Using my electrical test meter, I hooked up and quickly discovered that I had a lack of continuity, something often said about me by my wife.

I went back to the electrical panel to check the switch for the lights, but the problem was clearly somewhere in the black hole of the overhead. This was going to require some thought, and there’s no better place to solve electrical problems than floating on your back in the water of a calm anchorage, watching the clouds drift overhead.

After the swim, lunch got in the way, and it was midafternoon before I got back to the project. Since I had a 50-50 chance of being right, I decided to replace one of the wires as a starting point. I taped the new wire to the old one securely, and then carefully pulled it through right to the exact middle, where my secure splice suddenly went insecure. This situation required another swim to consider my escalating problem.
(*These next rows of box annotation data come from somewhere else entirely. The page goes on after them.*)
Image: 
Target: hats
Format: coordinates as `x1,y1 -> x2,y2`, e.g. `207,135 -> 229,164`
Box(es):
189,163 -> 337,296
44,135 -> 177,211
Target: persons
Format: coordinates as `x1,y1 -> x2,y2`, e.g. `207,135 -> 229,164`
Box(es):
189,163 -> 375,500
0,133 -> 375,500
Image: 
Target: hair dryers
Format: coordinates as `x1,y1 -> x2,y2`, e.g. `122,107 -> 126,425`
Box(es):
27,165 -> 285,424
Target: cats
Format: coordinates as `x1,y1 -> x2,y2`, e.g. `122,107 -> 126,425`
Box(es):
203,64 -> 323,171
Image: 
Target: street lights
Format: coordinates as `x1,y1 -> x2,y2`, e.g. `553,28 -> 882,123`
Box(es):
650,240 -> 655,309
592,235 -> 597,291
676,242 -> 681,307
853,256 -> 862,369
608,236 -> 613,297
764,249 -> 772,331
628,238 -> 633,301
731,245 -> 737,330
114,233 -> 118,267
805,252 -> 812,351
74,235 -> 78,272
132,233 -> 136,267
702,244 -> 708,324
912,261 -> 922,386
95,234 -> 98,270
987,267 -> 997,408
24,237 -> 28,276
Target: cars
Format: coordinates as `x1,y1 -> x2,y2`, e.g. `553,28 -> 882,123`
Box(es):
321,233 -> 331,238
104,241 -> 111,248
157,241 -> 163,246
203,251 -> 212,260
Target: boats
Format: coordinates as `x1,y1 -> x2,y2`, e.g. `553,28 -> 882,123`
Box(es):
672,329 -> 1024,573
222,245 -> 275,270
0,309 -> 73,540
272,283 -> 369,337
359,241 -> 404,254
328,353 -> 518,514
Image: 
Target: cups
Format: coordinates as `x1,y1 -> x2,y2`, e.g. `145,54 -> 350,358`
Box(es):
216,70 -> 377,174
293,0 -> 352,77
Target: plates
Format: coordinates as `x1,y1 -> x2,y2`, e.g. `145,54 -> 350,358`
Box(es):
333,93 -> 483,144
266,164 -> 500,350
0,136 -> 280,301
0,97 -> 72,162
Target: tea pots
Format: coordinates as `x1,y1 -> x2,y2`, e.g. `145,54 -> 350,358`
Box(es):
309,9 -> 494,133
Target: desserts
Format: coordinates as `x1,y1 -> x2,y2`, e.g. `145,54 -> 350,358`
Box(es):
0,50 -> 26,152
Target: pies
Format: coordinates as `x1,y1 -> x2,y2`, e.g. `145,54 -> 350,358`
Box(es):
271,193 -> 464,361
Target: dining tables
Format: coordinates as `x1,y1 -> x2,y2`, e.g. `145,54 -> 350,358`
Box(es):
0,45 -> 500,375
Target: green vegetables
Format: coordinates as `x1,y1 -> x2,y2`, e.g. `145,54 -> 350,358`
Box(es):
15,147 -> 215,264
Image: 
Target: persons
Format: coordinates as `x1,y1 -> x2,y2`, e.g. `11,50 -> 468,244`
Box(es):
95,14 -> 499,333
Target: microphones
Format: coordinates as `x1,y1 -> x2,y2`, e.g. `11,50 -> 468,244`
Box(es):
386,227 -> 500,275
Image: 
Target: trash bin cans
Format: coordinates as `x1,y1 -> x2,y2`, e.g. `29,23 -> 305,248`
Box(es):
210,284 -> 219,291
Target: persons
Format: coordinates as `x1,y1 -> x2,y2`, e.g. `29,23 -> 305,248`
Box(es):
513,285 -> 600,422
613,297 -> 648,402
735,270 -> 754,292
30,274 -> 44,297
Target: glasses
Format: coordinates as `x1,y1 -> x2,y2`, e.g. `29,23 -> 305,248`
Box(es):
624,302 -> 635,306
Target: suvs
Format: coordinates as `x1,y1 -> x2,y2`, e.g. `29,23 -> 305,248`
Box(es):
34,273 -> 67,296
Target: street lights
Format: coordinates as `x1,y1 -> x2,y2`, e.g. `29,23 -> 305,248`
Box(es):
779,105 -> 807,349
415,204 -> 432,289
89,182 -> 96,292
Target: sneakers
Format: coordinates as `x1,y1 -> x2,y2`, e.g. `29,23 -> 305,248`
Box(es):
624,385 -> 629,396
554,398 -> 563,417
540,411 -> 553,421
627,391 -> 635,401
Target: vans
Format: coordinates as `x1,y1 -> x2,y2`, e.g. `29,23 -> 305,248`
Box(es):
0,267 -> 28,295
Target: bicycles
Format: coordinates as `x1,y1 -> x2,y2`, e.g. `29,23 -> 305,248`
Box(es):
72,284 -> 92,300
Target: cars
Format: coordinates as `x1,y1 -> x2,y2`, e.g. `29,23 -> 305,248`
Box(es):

Dried off, I tried to fish out the stray wire with a coat hanger and tape, to no avail. At that point, there was a hail from outside the boat and a couple of friends in a dinghy arrived. Cocktail hour, with more friends arriving, became a discussion of wiring tactics. As dusk fell along with the rum level in the bottles, the suggested solutions became more bizarre. I finally tuned out when sawing downward through the cabin top was proposed.

The next morning, after breakfast and the Sunday paper, I grabbed the problem by the horns and attached two wires to the lone survivor. Carefully, inch by inch, I teased the wire through, knowing that if I failed there might, indeed, be a use for a chain saw aboard my boat.

But, voila, the two new wires made it all the way through the maze. In minutes, I had the new wires connected at both ends, and flipped on the power. The light burned bright and strong. It was the end to a perfect weekend project, and I was soon underway for home.

Like the mystery novels to which I’m addicted, this problem wasn’t too easy to solve. It lasted just long enough to hold my interest, and I didn’t feel cheated at the end. Back at the dock, my neighbor asked how the weekend had been.

“Terrific,” I said. “Fixed that cabin light, too.”

“Great,” he said with zero interest and even less sincerity.

Some people just don’t know how to enjoy projects.